- ARTIKEL -
◇ ◇ ◇ ◇ ◇ ◇ ◇

Trump-Knalleffekt

Nahost: USA wenden sich von Zweistaatenlösung ab

Ausland
15.02.2017 07:17

Die US-Regierung besteht nach Angaben eines ranghohen Vertreters des Weißen Hauses nicht mehr auf einer Zweistaatenlösung im Nahostkonflikt. Das Weiße Haus werde die Bedingungen für einen möglichen Friedensschluss zwischen Israel und den Palästinensern nicht länger vorgeben, sagte der Vertreter, der nicht namentlich genannt werden wollte, am Dienstag.

Die US-Regierung werde das unterstützen, was die Konfliktparteien vereinbarten. "Eine Zweistaatenlösung, die keinen Frieden bringt, ist kein Ziel, das jemand erreichen will", sagte der Regierungsvertreter. Er schloss aber eine US-Unterstützung für eine Zweistaatenlösung auch nicht aus. "Frieden ist das Ziel, ob er nun in der Form einer Zweistaatenlösung kommt, wenn es das ist, was die Parteien wollen, oder etwas anderes, wenn es das ist, was die Parteien wollen." Es sei nicht Aufgabe der Vereinigten Staaten, ihnen eine solche Vision aufzudrängen.

Damit rückt Trump offenbar von der jahrzehntelangen Haltung der USA ab, dass eine Zweistaatenlösung die einzige Möglichkeit ist, dauerhaft Frieden zwischen Israel und den Palästinensern zu schaffen. Die radikalislamische Hamas, die den von Israel abgeriegelten Gazastreifen beherrscht, bezeichnete die Kursänderung der USA als "Bestätigung, dass der sogenannte Friedensprozess eine Illusion ist". Die Bewegung forderte die Palästinenserführung im Westjordanland erneut dazu auf, ihre Bereitschaft zu Verhandlungen aufzugeben. Anders als die PLO erkennt die Hamas den Staat Israel nicht an.

◇ ◇ ◇ ◇ ◇ ◇ ◇

- DATENZEILEN -
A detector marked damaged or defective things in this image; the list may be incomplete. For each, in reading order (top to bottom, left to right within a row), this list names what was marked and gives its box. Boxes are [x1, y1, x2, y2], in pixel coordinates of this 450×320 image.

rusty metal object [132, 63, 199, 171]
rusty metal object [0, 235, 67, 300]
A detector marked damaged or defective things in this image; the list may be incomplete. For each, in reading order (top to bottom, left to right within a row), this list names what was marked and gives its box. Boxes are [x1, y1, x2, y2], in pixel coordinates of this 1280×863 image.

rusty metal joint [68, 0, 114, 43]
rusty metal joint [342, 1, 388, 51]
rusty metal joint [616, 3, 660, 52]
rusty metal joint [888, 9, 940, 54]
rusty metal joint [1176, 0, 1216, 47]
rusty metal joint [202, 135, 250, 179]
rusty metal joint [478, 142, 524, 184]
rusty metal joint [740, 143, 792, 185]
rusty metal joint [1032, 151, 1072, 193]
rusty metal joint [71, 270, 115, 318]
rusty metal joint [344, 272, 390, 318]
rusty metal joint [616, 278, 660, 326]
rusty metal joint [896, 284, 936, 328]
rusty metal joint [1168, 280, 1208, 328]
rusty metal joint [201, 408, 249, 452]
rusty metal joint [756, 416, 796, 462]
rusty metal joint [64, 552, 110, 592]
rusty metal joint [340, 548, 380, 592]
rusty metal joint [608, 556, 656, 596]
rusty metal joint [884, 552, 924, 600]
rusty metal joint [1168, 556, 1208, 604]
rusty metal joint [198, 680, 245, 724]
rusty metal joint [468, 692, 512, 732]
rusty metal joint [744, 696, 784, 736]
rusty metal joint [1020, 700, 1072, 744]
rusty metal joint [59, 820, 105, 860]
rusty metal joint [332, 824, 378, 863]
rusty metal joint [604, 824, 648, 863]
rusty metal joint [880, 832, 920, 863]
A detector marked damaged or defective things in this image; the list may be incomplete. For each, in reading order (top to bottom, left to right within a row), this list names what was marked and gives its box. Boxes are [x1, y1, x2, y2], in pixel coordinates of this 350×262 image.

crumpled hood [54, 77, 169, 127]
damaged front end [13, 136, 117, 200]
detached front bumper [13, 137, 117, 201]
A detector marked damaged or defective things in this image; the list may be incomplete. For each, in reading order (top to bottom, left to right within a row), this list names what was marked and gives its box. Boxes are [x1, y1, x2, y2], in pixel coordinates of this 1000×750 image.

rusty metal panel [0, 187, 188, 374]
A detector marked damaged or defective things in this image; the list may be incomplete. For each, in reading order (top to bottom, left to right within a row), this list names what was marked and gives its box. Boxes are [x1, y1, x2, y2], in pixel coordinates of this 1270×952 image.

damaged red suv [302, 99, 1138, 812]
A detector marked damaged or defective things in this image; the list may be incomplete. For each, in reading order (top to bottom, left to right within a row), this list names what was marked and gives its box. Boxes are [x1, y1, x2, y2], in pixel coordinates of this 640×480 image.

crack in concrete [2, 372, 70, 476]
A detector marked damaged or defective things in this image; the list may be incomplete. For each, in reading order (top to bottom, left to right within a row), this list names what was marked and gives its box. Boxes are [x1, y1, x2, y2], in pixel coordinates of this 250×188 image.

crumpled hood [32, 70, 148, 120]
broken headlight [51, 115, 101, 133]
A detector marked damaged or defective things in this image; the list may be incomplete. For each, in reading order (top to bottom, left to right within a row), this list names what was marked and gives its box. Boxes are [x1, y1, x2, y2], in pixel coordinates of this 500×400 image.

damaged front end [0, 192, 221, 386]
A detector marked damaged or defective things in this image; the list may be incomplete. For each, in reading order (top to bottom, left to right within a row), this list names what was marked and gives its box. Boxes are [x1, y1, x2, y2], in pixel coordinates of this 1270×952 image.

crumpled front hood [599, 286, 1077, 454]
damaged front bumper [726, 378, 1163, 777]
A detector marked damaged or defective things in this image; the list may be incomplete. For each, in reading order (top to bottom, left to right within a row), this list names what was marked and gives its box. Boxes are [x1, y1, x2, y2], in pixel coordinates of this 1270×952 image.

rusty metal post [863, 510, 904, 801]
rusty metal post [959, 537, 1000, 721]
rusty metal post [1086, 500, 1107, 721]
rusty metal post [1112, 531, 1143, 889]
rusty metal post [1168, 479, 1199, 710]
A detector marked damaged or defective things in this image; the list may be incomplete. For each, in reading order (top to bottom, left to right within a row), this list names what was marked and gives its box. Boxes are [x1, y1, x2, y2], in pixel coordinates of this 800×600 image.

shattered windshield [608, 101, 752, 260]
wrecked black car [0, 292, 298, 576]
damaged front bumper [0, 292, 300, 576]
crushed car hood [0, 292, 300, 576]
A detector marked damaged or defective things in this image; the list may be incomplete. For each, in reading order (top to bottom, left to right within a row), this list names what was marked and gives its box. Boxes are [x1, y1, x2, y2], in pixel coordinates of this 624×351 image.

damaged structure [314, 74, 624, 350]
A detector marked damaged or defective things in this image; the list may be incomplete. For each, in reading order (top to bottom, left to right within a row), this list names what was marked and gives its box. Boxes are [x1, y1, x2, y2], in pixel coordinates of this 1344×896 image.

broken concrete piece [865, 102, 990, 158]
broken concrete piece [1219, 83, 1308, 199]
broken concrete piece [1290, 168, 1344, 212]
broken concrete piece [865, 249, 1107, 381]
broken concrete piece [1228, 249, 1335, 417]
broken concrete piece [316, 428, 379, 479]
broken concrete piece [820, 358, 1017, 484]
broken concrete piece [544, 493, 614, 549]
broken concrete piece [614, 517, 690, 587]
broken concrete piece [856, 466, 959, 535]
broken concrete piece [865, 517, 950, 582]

◇ ◇ ◇ ◇ ◇ ◇ ◇

- AUFGABE 1 -
Welche Organisation beherrscht laut dem Artikel den Gazastreifen?
- AUFGABE 2 -
Nenne alle Passagen, die im Artikel in Anführungszeichen stehen.

- ANTWORT 1 -
Die radikalislamische Hamas beherrscht den Gazastreifen.

- ANTWORT 2 -
- Eine Zweistaatenlösung, die keinen Frieden bringt, ist kein Ziel, das jemand erreichen will
- Frieden ist das Ziel, ob er nun in der Form einer Zweistaatenlösung kommt, wenn es das ist, was die Parteien wollen, oder etwas anderes, wenn es das ist, was die Parteien wollen.
- Bestätigung, dass der sogenannte Friedensprozess eine Illusion ist